__Instructions for the task__:
Would it be possible to copy exactly the lines from the one containing "United States, site archbold_FL-07." to the end of the entries, including both and nothing else?

__Data for this task__:
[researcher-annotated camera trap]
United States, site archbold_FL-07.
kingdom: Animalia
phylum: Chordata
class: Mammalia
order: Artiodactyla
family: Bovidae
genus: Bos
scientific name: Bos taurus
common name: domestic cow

__Reply to the exercise__:
United States, site archbold_FL-07.
kingdom: Animalia
phylum: Chordata
class: Mammalia
order: Artiodactyla
family: Bovidae
genus: Bos
scientific name: Bos taurus
common name: domestic cow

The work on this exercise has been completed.